Ce recueil aura une influence considérable qui inspirera à Baudelaire « Le Spleen de Paris ». Aloysius Bertrand est considéré comme l’inventeur du poème en prose, ayant inspiré Charles Baudelaire qui l’a adapté à l’évocation du monde moderne.  C’est avec l’œuvre d’Aloysius Bertrand que le poème en prose sert à définir une structure poétique autonome bien particulière: une composition fondée, en dehors de tout souci de rimes et de vers puisque la présentation typographique est en effet celle de la prose, sur des structures récurrentes formant une unité, avec des recherches de cadences, de sonorités, d’images selon un langage qui s’adapte par sa musicalité aux « soubresauts de l’âme », comme l’écrivit Baudelaire. La tradition de la prose cadencée remonte à l’Antiquité mais Aloysius Bertrand a inventé une forme originale, des poèmes en prose brefs, dont les images se succèdent rapidement, sans articulation encombrante, sans transitions.
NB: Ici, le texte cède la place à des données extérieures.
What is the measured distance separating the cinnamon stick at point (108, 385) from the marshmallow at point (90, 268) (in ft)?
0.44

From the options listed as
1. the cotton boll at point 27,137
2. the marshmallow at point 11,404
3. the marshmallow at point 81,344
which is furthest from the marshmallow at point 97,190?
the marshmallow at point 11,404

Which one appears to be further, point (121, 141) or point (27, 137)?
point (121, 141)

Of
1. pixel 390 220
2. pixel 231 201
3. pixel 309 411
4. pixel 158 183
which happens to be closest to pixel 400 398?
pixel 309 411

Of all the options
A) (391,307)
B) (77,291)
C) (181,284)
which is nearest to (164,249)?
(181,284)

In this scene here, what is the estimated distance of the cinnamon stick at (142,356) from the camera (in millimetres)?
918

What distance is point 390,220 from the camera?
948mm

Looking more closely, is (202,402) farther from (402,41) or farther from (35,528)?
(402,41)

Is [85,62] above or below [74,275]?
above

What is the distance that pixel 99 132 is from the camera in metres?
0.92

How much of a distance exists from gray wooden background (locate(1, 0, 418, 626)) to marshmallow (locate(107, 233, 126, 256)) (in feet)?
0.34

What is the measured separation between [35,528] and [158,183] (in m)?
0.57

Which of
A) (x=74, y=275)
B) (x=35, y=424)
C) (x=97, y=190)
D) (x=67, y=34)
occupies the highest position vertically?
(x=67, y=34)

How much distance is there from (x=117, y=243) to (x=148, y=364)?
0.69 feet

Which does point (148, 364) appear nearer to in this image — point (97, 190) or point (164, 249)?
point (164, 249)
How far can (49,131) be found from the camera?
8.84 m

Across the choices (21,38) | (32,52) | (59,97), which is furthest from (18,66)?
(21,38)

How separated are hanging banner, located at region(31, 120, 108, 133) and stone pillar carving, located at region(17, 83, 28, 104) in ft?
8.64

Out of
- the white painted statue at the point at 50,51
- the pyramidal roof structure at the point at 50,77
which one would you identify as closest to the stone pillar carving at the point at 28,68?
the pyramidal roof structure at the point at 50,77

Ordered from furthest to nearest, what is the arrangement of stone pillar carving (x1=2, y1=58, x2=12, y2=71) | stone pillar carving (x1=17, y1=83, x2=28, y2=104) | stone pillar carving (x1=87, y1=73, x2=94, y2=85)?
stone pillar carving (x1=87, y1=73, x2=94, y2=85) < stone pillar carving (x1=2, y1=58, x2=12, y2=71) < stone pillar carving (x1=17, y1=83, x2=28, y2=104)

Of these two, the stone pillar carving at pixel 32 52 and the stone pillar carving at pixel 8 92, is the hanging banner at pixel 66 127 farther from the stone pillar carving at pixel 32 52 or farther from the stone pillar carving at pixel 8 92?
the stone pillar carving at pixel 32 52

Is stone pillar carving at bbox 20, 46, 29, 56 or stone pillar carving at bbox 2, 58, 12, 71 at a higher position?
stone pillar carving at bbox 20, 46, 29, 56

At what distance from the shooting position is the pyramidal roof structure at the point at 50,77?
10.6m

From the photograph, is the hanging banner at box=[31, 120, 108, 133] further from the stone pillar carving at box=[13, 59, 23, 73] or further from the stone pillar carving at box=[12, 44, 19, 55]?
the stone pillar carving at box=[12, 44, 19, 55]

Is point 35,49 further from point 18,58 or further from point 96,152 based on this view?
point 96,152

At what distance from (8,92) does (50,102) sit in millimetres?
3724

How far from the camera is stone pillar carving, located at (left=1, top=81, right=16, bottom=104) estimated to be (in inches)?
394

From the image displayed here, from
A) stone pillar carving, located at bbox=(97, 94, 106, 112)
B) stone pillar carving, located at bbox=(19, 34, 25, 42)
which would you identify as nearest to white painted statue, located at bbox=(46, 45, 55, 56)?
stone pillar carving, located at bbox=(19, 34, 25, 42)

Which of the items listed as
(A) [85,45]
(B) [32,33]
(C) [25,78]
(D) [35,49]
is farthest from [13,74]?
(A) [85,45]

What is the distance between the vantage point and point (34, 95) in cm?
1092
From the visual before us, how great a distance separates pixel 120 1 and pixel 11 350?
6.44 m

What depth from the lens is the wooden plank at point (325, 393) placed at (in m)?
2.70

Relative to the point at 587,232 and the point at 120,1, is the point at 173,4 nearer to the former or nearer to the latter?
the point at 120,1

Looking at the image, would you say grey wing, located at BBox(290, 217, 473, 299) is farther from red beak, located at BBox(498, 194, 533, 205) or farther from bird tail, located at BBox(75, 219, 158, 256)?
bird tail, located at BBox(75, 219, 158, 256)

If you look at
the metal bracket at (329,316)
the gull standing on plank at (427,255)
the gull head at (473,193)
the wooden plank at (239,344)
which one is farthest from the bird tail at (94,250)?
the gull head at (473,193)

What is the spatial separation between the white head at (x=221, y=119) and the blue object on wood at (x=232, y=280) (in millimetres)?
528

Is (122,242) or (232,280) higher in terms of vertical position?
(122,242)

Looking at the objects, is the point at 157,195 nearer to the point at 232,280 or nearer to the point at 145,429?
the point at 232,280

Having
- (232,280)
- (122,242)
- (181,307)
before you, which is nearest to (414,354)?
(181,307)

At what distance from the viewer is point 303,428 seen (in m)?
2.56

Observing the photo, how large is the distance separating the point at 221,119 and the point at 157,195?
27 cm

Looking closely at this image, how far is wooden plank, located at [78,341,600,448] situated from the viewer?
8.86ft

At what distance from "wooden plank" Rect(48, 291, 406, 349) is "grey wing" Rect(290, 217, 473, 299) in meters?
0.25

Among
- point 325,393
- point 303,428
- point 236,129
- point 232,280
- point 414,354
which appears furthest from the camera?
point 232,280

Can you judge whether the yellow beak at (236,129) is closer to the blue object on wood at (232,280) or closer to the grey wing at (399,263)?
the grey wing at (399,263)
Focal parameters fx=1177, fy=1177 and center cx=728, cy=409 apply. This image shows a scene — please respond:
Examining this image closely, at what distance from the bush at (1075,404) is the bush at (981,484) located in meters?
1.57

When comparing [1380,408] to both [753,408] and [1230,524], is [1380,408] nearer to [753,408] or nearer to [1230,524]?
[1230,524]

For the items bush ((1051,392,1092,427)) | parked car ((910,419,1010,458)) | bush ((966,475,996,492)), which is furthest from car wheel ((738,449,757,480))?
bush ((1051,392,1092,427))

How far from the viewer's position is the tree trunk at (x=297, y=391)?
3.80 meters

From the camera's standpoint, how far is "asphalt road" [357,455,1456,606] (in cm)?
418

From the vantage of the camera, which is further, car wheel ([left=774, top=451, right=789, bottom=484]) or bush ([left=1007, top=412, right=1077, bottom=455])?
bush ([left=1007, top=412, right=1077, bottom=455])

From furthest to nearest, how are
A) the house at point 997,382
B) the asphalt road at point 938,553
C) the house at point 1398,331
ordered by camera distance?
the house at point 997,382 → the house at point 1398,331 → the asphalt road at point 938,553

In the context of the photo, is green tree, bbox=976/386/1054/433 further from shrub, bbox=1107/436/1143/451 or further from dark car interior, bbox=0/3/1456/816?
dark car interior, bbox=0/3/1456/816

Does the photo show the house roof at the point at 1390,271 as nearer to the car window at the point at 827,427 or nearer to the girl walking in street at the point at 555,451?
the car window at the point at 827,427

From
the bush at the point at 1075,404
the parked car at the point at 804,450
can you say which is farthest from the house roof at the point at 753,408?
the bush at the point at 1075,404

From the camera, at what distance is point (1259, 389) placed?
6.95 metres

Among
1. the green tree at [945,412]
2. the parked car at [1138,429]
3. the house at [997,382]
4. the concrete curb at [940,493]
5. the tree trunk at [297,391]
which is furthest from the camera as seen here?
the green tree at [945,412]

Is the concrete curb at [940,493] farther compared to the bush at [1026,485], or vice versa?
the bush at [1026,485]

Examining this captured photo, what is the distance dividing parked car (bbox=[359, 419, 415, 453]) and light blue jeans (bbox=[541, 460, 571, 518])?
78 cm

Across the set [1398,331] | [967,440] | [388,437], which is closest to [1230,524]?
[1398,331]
L’art de dire les choses en peu de mots.
   

On peut lire à ce propos notamment :

L’article de Pierre Brunel dans l’Encyclopedia Universalis ainsi que son édition annotée, avec postface, chronologie et bibliographie : « Aloysius Bertrand, Gaspard de la Nuit », L’École des Lettres, Seuil, 1993.

Bonenfant Luc. Le vers détourné : Aloysius Bertrand et la réinvention de la prose. In: Romantisme, 2004, n°123. Formes et savoirs. pp. 41-52.

Steve Murphy (dir.) Lectures de Gaspard de la Nuit de Louis(« Aloysius ») Bertrand Presses Universitaires de Rennes, coll. « Didactique du français », 2010, 348 p.

Un site est consacré au poète http://poetes.com/bertrand/

Maurice Ravel a composé un triptyque pour piano inspiré de l’oeuvre d’Aloysius Bertrand: Gaspard de la nuit : Trois poèmes pour piano d’après Aloysius Bertrand.

En guise de PS, ce billet est ma première utilisation du nouvel éditeur de WordPress…soyez indulgents...

3 réflexions sur “Nuit

  1. Incroyablement beau, ah… cet Aloysius est parfois trop oublié. On peut aussi mettre l’accent sur ce refrain qui se répète: « ainsi j’ai entendu, ainsi je raconte » qui fait comme si le poète était un voyant, qui ne fait qu’enregistrer ce qu’il perçoit.